### WHAT TO DO
Count the lines of the records that contain the string "instances", treating uppercase and lowercase as different, and give only the number.

### DATASET ROWS
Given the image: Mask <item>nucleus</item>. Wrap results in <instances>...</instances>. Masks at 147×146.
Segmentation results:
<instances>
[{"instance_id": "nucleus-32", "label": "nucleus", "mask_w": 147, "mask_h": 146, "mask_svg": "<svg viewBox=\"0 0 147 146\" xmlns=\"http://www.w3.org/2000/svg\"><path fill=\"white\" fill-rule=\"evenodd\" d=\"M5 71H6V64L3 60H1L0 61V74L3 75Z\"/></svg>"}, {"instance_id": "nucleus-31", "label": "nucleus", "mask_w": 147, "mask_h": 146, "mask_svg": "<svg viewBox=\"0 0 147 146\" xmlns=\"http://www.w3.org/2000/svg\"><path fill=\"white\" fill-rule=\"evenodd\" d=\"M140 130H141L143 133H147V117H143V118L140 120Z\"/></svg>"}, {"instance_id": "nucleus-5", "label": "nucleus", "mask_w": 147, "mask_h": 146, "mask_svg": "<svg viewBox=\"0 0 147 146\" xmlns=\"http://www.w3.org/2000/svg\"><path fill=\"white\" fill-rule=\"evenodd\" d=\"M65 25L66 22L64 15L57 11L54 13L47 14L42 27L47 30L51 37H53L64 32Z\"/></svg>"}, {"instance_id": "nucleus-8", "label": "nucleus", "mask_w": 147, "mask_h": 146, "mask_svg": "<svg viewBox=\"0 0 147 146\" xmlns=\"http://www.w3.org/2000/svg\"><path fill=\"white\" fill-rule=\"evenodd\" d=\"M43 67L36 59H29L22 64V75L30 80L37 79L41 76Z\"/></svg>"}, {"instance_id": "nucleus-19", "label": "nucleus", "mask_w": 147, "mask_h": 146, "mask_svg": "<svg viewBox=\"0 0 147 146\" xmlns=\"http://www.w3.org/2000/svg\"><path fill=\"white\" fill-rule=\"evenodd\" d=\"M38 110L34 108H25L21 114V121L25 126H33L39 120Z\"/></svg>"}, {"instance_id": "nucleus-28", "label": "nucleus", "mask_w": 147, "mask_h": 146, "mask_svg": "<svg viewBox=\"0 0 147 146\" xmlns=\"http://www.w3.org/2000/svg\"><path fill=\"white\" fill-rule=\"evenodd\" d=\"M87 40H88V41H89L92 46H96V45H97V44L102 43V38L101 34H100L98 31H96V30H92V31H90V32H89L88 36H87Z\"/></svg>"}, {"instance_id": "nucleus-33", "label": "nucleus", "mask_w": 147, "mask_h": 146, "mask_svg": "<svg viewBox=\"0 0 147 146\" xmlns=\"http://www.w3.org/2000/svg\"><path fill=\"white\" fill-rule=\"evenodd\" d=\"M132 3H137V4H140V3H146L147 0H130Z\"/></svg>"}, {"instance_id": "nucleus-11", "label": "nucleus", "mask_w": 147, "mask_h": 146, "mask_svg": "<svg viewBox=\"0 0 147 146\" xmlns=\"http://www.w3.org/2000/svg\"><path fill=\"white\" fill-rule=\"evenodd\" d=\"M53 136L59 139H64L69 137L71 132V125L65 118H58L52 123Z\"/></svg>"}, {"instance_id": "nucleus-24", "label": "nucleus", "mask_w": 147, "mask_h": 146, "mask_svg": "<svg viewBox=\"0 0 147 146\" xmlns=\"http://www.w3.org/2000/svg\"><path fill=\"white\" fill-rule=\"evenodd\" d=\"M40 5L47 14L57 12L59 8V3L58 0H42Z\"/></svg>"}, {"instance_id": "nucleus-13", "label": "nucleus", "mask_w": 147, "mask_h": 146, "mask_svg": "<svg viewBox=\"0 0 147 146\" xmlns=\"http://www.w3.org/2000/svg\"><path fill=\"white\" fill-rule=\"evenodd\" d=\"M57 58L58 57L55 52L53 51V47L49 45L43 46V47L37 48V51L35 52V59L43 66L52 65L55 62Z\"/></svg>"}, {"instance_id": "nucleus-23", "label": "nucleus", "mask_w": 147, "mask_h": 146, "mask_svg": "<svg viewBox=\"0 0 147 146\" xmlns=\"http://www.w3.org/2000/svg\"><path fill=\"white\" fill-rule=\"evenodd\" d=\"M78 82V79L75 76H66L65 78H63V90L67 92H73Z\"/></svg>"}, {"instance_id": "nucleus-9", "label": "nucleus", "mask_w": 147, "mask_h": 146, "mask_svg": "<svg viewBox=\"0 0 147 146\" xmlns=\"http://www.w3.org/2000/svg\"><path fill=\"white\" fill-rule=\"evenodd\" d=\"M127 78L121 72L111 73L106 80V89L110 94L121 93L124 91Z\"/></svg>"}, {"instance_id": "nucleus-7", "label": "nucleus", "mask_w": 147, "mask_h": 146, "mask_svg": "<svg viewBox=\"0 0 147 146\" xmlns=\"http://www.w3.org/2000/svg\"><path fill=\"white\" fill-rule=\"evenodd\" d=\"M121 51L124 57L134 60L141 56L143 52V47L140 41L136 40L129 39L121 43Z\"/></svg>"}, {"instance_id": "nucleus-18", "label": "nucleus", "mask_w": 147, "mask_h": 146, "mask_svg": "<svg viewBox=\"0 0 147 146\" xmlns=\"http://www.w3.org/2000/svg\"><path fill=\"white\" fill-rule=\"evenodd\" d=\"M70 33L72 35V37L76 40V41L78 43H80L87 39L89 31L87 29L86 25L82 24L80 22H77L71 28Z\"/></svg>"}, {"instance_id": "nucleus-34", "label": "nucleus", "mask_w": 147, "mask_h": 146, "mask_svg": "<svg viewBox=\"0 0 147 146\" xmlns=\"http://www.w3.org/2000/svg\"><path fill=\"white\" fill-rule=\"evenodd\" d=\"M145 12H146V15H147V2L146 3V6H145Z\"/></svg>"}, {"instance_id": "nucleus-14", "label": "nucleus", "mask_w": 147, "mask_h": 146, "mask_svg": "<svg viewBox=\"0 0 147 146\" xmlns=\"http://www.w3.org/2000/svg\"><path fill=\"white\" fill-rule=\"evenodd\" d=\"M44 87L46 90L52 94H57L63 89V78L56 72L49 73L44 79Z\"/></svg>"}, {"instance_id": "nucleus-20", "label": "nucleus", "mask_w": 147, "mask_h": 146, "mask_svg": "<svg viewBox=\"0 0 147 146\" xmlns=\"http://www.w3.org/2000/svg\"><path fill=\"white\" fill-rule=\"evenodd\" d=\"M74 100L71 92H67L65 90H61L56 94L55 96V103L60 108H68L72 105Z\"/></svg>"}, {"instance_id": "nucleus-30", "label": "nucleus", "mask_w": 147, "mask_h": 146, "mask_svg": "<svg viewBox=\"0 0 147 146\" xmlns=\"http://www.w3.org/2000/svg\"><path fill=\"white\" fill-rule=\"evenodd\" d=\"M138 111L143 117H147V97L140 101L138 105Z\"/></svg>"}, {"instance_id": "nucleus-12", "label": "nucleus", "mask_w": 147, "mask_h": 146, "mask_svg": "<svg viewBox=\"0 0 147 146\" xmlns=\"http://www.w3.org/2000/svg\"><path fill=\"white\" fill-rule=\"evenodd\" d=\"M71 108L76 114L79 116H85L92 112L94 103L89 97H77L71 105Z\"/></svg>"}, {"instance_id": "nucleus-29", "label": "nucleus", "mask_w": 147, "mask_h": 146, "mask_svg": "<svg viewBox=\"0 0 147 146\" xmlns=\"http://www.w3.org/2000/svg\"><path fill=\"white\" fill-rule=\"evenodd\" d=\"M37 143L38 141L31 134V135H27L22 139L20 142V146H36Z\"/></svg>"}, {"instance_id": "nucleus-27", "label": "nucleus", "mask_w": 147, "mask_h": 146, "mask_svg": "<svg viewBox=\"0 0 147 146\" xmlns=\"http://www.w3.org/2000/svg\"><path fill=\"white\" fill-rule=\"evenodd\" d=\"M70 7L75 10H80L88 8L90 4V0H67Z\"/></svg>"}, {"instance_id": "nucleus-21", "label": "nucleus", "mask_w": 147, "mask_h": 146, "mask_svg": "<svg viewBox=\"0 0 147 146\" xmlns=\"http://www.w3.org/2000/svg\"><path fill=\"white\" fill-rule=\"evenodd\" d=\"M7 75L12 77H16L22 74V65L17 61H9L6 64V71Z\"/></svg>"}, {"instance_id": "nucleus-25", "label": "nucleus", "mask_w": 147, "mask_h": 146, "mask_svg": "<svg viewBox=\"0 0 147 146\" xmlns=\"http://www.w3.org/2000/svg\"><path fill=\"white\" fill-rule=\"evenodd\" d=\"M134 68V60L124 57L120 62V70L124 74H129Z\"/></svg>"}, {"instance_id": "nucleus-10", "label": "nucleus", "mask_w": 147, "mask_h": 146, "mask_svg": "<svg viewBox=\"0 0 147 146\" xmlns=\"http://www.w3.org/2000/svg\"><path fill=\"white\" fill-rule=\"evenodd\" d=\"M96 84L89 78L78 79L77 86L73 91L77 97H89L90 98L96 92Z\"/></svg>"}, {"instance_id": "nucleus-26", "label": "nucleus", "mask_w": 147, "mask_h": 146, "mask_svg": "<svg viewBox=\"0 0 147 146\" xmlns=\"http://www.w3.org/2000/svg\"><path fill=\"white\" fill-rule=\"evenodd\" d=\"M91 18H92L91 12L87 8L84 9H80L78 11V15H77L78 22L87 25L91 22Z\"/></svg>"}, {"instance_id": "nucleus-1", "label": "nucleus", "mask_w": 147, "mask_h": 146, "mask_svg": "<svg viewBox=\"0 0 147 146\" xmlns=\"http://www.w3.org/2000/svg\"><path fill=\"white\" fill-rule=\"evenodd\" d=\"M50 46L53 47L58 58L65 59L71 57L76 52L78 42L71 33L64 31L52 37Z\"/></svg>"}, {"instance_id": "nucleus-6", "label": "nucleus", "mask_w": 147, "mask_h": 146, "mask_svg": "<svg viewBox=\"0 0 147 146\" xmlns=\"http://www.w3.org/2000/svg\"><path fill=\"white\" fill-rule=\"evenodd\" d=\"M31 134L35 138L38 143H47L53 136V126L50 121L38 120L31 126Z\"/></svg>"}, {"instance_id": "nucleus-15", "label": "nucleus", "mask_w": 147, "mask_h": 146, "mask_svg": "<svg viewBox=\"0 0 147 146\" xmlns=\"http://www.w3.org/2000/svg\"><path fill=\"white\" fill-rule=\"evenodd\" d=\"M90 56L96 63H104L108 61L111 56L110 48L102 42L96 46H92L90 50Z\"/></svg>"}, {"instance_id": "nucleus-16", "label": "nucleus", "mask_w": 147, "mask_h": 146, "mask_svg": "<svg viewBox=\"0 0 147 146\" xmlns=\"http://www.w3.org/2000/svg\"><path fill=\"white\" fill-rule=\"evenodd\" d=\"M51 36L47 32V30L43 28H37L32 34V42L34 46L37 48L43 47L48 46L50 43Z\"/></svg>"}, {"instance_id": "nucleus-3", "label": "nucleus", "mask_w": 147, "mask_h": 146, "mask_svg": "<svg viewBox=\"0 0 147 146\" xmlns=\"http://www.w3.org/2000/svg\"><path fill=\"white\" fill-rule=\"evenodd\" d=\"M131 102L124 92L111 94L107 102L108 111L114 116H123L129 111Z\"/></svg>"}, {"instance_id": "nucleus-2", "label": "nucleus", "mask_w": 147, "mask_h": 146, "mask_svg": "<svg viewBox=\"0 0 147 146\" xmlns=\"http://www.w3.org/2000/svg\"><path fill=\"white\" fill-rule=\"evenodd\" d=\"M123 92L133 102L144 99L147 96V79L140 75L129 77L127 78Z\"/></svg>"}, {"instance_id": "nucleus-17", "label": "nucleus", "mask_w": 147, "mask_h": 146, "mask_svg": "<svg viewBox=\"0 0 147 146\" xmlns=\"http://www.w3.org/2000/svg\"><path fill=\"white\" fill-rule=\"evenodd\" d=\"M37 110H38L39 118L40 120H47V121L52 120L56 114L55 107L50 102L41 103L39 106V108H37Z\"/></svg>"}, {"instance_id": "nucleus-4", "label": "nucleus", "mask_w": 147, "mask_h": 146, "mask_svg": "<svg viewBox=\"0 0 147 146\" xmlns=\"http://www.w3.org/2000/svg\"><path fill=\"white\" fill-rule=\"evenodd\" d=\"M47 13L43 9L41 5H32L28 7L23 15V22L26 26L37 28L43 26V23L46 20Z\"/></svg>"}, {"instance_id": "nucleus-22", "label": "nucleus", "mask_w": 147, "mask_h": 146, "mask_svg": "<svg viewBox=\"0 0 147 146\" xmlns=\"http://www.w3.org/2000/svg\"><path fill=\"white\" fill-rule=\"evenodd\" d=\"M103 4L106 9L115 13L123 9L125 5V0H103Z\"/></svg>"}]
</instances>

### THE COMPLETED TASK
3